Thursday, 5 May 2011
No-one calls me a chubster and gets away with it, least of all my students. But look what I`m up against. These before and after photos are from flyers for local `aesthetic` salons. They seem to claim that you can lose weight with counselling and special massage techniques (as opposed to the usual Japanese methods of starvation or sticking your fingers down your throat).
The woman in the top photo is 60 years old and has lost 10kg in 3.5 months, down from a super hefty 58.8kg to a more acceptable 45.5kg.
In the bottom photo the before caption reads "Me when my husband looked at me with a cold glance". And the after photo, "Now my body is slim, my husband is very affectionate".

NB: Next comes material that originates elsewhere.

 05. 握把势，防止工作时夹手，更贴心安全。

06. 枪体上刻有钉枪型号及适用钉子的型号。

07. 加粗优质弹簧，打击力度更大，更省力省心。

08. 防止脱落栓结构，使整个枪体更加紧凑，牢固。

This is what passes for attractive in Japan these days, bow legs you could drive a truck through.
Me, I`ve spent the week walking, jogging and shopping, my personal weight loss methods. Today is the last day of Golden Week and it was been very quiet and peaceful, by which I mean no big quakes. Although we have had some vicious storms, one of which removed next door`s roof and deposited it in bits on ours.